- Aufgabe 1: Schreibe aus dem vorgegebenen Auszug den Teil wörtlich ab, der mit den Worten „Inmitten dieser blassen“ beginnt und mit „emotional zu involvieren.“ endet.

- Vorgegebener Auszug:
· · · ·

Inmitten dieser blassen Genre-Melange stehen drei Darsteller, die dem Film eine Tiefe verleihen, die dem Drehbuch fremd bleibt. Julia Garner verkörpert Blakes Partnerin mit einer Mischung aus Verletzlichkeit und innerer Stärke, die den Film immer dann hebt, wenn er droht, in Mittelmäßigkeit zu sinken. Ihre Darstellung hat Nuancen, die man in einem stärker auf Charakter konzentrierten Film viel größer hätte ausspielen können. Christopher Abbott wiederum gelingt es, die Auflösung seiner Figur spürbar zu machen. Er zeigt einen Mann im inneren Zerfall, mal stoisch, mal verwirrt, mal von einem animalischen Impuls durchzuckt. Seine Mimik, sein Tempo, sein Spiel zwischen Kontrolle und Kontrollverlust sind präzise. Matilda Firth kann als Tochter ebenfalls überzeugen, und dieses Trio schafft es, uns zumindest stellenweise emotional zu involvieren.

· · · ·

- Gezeigte Zeilen:
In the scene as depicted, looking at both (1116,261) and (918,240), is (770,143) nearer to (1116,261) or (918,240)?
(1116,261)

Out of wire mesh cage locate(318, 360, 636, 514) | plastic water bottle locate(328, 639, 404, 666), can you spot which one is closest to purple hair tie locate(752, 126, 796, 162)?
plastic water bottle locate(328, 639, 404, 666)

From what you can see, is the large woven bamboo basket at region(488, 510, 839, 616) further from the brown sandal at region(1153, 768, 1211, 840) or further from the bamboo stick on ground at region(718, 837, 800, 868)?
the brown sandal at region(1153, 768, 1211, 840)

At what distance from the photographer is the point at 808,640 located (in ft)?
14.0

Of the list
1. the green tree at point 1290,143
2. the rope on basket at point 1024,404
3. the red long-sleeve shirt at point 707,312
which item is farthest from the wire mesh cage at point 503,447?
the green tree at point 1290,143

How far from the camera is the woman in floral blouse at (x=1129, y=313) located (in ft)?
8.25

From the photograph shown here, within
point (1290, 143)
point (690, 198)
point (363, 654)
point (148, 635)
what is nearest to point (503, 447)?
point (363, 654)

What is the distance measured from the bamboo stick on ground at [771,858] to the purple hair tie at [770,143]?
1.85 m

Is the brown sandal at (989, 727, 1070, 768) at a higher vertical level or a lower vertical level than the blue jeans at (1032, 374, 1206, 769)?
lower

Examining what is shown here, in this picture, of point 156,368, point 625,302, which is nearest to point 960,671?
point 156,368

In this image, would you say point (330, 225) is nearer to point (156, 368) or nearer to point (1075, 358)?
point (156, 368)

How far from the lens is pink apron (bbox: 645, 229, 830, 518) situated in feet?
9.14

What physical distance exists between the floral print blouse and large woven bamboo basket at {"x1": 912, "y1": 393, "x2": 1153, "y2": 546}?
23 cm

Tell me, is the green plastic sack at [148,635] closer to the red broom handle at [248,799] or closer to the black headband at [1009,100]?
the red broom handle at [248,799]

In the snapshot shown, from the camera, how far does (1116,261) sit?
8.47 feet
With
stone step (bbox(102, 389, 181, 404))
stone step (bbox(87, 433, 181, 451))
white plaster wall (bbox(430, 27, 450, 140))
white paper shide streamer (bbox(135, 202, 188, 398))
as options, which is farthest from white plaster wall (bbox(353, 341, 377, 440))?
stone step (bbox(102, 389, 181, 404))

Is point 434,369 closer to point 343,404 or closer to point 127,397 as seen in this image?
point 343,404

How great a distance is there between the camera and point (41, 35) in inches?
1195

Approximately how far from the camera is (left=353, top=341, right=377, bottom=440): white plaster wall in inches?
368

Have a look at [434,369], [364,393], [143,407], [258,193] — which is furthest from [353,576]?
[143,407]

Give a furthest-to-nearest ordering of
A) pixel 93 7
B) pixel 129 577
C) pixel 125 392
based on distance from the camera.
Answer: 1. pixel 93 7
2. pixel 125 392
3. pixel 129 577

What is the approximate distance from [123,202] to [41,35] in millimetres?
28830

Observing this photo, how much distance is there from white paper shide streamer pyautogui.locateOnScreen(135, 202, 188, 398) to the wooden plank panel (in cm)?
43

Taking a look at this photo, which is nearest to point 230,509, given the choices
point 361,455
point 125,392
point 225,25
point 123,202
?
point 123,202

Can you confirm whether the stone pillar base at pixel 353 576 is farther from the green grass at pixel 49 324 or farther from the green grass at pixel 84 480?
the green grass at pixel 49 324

· · · ·

- Aufgabe 2: Gib aus den gezeigten Zeilen nur den Abschnitt wörtlich wieder, der mit der Zeile beginnt, die „Have a look“ enthält, und mit der Zeile endet, die „3. pixel 129 577“ enthält, beide eingeschlossen.

- Fertige Antwort 1:
Inmitten dieser blassen Genre-Melange stehen drei Darsteller, die dem Film eine Tiefe verleihen, die dem Drehbuch fremd bleibt. Julia Garner verkörpert Blakes Partnerin mit einer Mischung aus Verletzlichkeit und innerer Stärke, die den Film immer dann hebt, wenn er droht, in Mittelmäßigkeit zu sinken. Ihre Darstellung hat Nuancen, die man in einem stärker auf Charakter konzentrierten Film viel größer hätte ausspielen können. Christopher Abbott wiederum gelingt es, die Auflösung seiner Figur spürbar zu machen. Er zeigt einen Mann im inneren Zerfall, mal stoisch, mal verwirrt, mal von einem animalischen Impuls durchzuckt. Seine Mimik, sein Tempo, sein Spiel zwischen Kontrolle und Kontrollverlust sind präzise. Matilda Firth kann als Tochter ebenfalls überzeugen, und dieses Trio schafft es, uns zumindest stellenweise emotional zu involvieren.

- Fertige Antwort 2:
Have a look at [434,369], [364,393], [143,407], [258,193] — which is furthest from [353,576]?
[143,407]

Give a furthest-to-nearest ordering of
A) pixel 93 7
B) pixel 129 577
C) pixel 125 392
based on distance from the camera.
Answer: 1. pixel 93 7
2. pixel 125 392
3. pixel 129 577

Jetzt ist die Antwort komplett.